Résumé d'une publication scientifique importante pour les urgentistes

 

Dans un test statistique (statistique inférentielle), la probabilité critique (p-value) est utilisée pour savoir si les résultats d’une expérience se trouvent dans la gamme normale des valeurs pour un événement observé (gamme qui dépend d’une hypothèse particulière appelée hypothèse nulle). Cette valeur est souvent utilisée dans les études biomédicales pour rapporter la significativité statistique des résultats obtenus. Cependant, la p-value est souvent mal interprétée et son utilisation biaisée en faveur des résultats dits significatifs. Une étude récente d’exploration de la littérature biomédicale issue des bases de données MEDLINE et PubMed Central (PMC) a analysé l’évolution de l’utilisation des p-values de 1990 à 2015.

La proportion d’articles rapportant au moins une p-value est en constante augmentation depuis 1990, pour récemment atteindre, dans la littérature sur les essais cliniques randomisés par exemple, 54,8 % des résumés des articles de la base MEDLINE et 75,4 % des articles de la base PMC. Cette augmentation montre que de plus en plus d’études utilisent des analyses statistiques pour orienter leurs conclusions. Cependant, il est important de rappeler que la p-value ne permet pas d’estimer la vraisemblance de l’hypothèse nulle ou la significativité biologique et clinique des résultats (par exemple, avec un échantillon suffisamment grand une différence de 1 mmHg entre deux traitements anti-hypertenseur pourra être statistiquement significative alors que l’intérêt clinique est nul). Les conclusions ne doivent donc pas dépendre uniquement du résultat d’un test statistique mais devraient se faire à la lumière de la description des observations. Or les outils permettant de décrire les données, comme les intervalles de confiance (mesure de l’incertitude) ou les tailles d’effets (mesure de l’intensité d’un évènement) sont peu rapportés : par exemple dans un échantillon aléatoire de résumés d’articles de la base MEDLINE, 2,3 % seulement rapportaient un intervalle de confiance.

L’analyse de la littérature biomédicale a également montré que les p-values étaient rapportées de plus en plus précisément, même si certaines sont toujours représentées par des inégalités (« p-value inférieur à »). Malgré cette précision, la valeur 0,05 est très présente dans la littérature, à cause de son utilisation massive comme valeur seuil dans les tests d’hypothèses. Or la p-value dépend de nombreux paramètres, comme le test utilisé, la taille des échantillons ou le nombre de variables mesurées. De plus, la valeur seuil qui est comparée à cette p-value représente le risque pris lors de la conclusion statistique, et dépendra donc des implications liés à cette conclusion. L’utilisation d’une valeur seuil universelle n’est donc pas adaptée.
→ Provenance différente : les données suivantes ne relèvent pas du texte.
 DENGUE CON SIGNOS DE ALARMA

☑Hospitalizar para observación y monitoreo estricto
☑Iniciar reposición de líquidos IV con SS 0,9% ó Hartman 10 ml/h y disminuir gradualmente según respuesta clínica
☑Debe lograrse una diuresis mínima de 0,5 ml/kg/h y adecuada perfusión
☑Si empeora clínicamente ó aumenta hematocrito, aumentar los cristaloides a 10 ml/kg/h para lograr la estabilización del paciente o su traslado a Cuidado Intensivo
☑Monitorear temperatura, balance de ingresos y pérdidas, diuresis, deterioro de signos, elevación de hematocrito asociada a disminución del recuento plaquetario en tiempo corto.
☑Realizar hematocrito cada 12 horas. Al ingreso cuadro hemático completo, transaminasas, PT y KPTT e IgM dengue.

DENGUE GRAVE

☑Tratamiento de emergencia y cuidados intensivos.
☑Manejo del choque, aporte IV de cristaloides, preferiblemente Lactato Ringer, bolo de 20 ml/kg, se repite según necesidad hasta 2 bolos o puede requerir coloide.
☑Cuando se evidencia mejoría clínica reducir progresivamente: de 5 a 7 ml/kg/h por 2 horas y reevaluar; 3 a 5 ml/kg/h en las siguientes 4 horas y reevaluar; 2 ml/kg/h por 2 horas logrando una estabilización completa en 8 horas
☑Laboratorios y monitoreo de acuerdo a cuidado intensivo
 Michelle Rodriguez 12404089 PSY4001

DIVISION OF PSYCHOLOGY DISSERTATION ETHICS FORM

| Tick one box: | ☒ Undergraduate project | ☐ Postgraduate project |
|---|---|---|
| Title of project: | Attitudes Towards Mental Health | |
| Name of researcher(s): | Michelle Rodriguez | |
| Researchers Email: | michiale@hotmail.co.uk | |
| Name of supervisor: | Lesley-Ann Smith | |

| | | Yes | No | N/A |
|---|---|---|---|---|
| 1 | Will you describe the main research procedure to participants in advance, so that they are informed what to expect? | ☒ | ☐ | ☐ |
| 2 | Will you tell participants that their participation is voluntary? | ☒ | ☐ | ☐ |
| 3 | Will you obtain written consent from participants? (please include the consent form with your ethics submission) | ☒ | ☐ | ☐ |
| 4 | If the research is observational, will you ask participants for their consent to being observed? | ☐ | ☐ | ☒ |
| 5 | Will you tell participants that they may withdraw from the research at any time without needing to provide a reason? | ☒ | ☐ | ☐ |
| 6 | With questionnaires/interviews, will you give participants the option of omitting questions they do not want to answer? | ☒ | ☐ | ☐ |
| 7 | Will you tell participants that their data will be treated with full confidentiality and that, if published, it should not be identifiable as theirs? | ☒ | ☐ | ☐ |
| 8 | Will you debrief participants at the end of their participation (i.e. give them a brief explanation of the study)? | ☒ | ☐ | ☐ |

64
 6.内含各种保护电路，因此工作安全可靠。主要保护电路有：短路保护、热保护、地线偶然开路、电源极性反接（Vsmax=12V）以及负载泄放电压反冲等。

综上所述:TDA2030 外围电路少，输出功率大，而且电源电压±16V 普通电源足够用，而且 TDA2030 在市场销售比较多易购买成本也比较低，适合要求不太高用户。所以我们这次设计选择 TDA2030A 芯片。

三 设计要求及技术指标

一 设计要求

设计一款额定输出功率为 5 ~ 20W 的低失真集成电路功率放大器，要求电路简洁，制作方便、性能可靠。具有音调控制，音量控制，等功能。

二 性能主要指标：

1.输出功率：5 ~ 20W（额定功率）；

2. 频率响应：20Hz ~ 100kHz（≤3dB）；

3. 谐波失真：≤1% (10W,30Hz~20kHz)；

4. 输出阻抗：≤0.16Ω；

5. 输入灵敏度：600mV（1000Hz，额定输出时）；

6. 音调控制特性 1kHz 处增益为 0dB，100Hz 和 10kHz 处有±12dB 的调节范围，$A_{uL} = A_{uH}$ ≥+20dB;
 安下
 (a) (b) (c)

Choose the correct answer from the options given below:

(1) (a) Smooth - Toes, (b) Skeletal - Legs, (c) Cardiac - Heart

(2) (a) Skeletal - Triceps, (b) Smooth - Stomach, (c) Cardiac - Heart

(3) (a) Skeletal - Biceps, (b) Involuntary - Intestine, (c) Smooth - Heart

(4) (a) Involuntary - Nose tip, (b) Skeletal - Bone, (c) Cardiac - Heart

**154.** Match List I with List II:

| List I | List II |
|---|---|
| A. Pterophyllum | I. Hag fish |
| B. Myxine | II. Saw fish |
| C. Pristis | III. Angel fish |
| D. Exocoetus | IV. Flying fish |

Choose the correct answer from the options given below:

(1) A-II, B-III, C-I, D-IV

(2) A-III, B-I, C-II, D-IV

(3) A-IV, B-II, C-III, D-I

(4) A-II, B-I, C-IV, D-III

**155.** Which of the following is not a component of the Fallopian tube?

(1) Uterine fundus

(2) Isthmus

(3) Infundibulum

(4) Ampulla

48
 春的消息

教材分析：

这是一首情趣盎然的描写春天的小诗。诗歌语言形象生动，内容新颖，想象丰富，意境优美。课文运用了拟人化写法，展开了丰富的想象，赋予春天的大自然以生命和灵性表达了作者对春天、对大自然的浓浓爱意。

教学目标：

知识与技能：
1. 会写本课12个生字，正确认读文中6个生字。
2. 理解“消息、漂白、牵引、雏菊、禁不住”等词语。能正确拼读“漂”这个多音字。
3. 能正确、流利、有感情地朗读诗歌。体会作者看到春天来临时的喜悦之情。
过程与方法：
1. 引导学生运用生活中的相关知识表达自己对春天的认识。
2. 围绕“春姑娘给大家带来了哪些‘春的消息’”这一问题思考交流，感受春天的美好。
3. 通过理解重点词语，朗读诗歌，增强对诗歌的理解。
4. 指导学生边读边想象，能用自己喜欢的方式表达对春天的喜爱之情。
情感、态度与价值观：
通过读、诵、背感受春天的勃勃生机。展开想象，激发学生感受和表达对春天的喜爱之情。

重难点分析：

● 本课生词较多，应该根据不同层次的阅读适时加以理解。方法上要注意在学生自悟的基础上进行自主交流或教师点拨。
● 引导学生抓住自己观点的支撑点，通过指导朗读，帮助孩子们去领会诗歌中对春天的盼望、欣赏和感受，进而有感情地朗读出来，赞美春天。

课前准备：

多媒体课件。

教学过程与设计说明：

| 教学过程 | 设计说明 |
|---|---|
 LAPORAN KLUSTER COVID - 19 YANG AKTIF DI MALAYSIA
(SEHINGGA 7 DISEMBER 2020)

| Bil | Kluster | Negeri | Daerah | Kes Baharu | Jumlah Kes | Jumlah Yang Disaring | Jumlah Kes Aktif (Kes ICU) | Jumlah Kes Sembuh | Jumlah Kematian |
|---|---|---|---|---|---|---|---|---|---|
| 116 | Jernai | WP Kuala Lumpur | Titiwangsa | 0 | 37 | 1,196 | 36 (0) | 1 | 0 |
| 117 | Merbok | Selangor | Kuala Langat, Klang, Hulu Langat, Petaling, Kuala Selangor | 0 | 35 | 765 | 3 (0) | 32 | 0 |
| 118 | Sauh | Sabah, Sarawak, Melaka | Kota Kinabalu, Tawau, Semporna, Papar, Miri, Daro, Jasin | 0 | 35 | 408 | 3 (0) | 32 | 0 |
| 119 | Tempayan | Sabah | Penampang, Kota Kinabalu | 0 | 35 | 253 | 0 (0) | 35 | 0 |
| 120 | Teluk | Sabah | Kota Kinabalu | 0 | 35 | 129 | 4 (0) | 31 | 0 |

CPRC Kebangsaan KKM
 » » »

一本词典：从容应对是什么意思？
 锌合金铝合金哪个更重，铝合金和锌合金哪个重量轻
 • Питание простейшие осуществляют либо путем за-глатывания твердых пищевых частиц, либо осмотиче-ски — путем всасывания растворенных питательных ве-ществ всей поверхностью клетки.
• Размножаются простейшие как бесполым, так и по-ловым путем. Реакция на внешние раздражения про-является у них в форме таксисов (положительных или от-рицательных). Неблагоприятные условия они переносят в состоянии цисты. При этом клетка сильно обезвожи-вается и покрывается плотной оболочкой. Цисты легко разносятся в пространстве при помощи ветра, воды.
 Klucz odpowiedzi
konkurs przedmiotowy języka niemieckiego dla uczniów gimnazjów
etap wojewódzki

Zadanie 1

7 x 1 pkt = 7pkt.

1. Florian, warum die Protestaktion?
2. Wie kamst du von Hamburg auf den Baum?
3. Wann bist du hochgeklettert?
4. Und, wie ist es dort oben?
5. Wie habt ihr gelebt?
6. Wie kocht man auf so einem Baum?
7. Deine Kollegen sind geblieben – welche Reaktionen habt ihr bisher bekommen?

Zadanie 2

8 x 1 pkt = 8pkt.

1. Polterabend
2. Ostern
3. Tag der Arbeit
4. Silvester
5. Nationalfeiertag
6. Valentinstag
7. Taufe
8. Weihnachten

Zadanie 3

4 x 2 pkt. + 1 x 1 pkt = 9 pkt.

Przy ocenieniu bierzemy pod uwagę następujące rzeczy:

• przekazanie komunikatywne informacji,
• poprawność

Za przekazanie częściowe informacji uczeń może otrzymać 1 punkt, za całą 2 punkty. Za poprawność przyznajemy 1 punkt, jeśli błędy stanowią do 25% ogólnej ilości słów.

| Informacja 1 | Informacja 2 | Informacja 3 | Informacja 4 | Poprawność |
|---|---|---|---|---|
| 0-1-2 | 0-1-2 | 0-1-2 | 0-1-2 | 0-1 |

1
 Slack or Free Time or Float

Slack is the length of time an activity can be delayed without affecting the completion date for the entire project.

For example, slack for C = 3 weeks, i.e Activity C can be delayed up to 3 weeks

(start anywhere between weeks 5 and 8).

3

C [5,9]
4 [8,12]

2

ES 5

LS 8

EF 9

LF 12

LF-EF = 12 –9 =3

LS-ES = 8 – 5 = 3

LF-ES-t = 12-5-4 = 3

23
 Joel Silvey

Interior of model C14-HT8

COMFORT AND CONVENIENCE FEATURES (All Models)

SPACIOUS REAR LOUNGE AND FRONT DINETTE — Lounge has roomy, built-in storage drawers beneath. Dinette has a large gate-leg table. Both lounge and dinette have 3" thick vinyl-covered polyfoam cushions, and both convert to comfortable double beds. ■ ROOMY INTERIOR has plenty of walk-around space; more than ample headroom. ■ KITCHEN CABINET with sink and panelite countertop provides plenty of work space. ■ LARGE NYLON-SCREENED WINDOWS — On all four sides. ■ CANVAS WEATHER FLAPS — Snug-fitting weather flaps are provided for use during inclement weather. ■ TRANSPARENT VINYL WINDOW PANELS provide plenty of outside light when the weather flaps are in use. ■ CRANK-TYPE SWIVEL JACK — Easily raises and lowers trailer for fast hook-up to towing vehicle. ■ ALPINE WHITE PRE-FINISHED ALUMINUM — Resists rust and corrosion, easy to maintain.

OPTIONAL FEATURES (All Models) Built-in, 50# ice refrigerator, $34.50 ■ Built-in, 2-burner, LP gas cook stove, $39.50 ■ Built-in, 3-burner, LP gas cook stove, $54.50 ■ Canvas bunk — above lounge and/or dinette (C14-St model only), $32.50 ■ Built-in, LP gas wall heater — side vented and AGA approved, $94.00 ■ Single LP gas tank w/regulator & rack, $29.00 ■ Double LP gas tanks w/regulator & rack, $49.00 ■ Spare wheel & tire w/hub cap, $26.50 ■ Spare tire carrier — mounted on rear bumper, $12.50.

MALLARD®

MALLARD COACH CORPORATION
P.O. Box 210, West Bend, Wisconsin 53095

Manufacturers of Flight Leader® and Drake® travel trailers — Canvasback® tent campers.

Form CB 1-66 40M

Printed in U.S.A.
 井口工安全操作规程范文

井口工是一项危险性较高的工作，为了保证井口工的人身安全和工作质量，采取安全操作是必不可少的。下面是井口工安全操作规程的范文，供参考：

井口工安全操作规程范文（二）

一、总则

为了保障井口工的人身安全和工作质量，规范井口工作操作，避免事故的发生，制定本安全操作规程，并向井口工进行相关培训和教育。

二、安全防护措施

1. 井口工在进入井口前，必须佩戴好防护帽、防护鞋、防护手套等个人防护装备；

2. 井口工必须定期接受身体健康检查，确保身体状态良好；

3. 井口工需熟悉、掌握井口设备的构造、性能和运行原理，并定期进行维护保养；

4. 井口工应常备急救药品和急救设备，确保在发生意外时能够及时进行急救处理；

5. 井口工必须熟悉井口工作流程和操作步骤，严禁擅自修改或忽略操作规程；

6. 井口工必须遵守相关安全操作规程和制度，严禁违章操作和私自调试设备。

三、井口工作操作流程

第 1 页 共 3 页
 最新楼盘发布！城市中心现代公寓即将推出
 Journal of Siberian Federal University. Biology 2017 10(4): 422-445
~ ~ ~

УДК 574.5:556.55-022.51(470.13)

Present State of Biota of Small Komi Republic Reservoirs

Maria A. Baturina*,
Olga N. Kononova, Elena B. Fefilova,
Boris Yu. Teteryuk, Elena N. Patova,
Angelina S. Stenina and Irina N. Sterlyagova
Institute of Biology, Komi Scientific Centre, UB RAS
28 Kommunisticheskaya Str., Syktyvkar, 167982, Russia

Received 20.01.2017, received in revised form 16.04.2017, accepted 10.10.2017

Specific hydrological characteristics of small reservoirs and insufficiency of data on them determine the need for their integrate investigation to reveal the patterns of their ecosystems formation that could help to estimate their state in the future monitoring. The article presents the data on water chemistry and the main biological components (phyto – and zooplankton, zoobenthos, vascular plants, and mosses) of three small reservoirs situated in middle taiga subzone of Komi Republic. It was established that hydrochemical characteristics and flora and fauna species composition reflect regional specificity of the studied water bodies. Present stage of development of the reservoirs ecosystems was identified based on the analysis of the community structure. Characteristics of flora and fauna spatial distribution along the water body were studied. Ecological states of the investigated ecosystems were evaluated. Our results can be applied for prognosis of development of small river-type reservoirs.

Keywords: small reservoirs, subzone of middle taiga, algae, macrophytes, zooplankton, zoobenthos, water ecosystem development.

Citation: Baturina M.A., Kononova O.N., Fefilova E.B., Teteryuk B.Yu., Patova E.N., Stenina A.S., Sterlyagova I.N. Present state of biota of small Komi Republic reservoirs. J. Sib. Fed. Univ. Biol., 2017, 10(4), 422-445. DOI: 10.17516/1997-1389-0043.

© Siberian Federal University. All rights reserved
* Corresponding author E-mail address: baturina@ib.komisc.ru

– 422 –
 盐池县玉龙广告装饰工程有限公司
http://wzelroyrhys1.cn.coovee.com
Il convient donc, dans le cadre d’études inférentielles en biomédecine, que cliniciens et méthodologistes travaillent ensemble sur :

  • La combinaison des données cliniques et statistiques
  • L’interprétation et la présentation des résultats statistiques
  • Le choix d’un seuil de décision adapté (ou le choix d’absence de seuil de décision ?)

Une pratique adaptée des statistiques inférentielles en biomédecine pourrait limiter une partie des dérives, comme le « p-value hacking » (manipulation de données dans le but d’obtenir une valeur en dessous de 0,05) ou la course à la significativité statistique (parmi les articles rapportant une p-value dans MEDLINE, 96 % contenaient au moins une p-value inférieure à 0,05).

Chavalarias D, Wallach J, Li A, Ioannidis JA. Evolution of Reporting P Values in the Biomedical Literature, 1990-2015. JAMA. 2016;315(11):1141-1148. doi:10.1001/jama.2016.1952.